Есть люди, чья внешность с возрастом меняется не постепенно, а два-три раза в жизни, но существенно, меняя облик и образ. Смена эта накапливается как бы исподволь и проступает неожиданно, как бывает с приходом осени наутро или снега. Мы оба с Таей, похоже, принадлежим к этому типу. Думаю, последние лет двадцать или даже больше внешность ее почти не менялась.

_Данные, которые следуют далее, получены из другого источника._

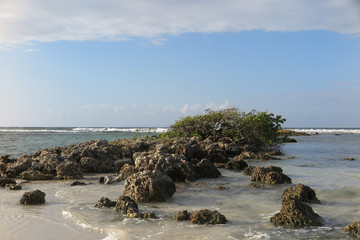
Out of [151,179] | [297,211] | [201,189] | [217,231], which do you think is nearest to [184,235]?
[217,231]

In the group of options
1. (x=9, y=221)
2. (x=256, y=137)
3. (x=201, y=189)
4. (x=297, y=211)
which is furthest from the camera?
(x=256, y=137)

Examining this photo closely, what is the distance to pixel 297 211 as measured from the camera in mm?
6152

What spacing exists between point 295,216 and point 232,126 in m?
18.6

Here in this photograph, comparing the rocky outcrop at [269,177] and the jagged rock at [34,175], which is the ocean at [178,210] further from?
the jagged rock at [34,175]

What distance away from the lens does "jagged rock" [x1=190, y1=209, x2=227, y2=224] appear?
625 cm

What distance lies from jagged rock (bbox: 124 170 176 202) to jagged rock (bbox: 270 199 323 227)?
2.79 meters

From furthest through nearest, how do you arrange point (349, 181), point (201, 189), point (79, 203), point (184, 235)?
point (349, 181) < point (201, 189) < point (79, 203) < point (184, 235)

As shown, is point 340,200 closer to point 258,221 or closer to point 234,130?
point 258,221

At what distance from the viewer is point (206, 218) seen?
248 inches

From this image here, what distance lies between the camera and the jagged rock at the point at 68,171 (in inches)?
468

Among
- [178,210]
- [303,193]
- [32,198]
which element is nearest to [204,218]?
[178,210]

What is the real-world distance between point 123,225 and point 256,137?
754 inches

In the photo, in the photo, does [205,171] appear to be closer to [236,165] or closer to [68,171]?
[236,165]

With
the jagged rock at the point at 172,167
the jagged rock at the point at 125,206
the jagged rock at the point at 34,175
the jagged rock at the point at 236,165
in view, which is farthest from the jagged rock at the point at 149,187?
the jagged rock at the point at 236,165
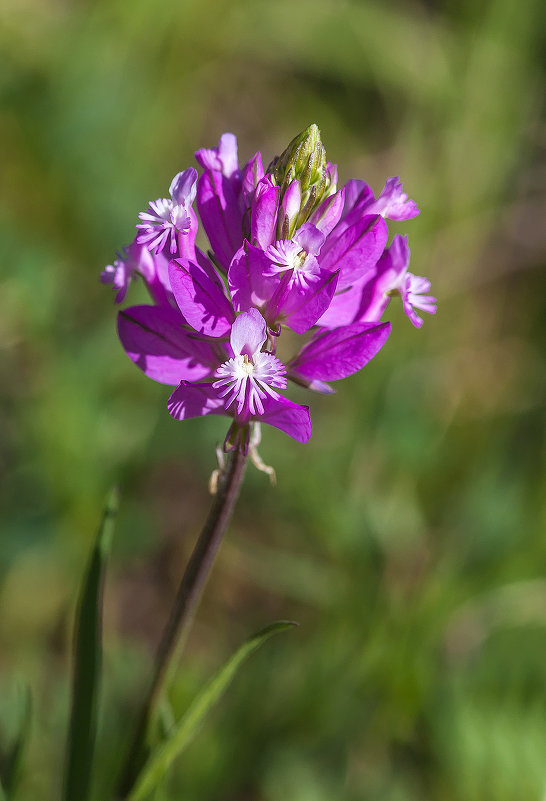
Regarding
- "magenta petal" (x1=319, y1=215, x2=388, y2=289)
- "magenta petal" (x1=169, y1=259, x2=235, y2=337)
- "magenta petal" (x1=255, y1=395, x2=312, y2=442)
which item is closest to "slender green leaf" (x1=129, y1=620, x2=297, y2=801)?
"magenta petal" (x1=255, y1=395, x2=312, y2=442)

Но все чаще она вглядывалась в свое ближайшее будущее. И в зеркало. И не раз говорила, что ей в этом облике осталось лет пять. Вроде бы с улыбкой, с иронией, но видно было, что беспокоить ее это уже начинало всерьез. Хотя никаких примет, она по-прежнему выглядела той самой девочкой, все еще не обжившейся в женщине. Но вдруг ее так накрывало, что даже стыдилась при мне раздеться, ей казалось, что она уже не та, и тревожно вглядывалась в то мнимое ближайшее, когда вдруг перестанет быть для меня желанной. Особенно при такой необычайной телесности нашей связи. Я ее отвлекал от этих мыслей и действительно не мог представить себе, что это неутолимое желание может когда-либо стать меньше. И не хотел в эту сторону глядеть. Особенно в Индии, в этом бескрайнем аадж – единственно настоящем «сейчас». Горящем между двумя каль – прошлым и будущим, как между двумя зеркалами.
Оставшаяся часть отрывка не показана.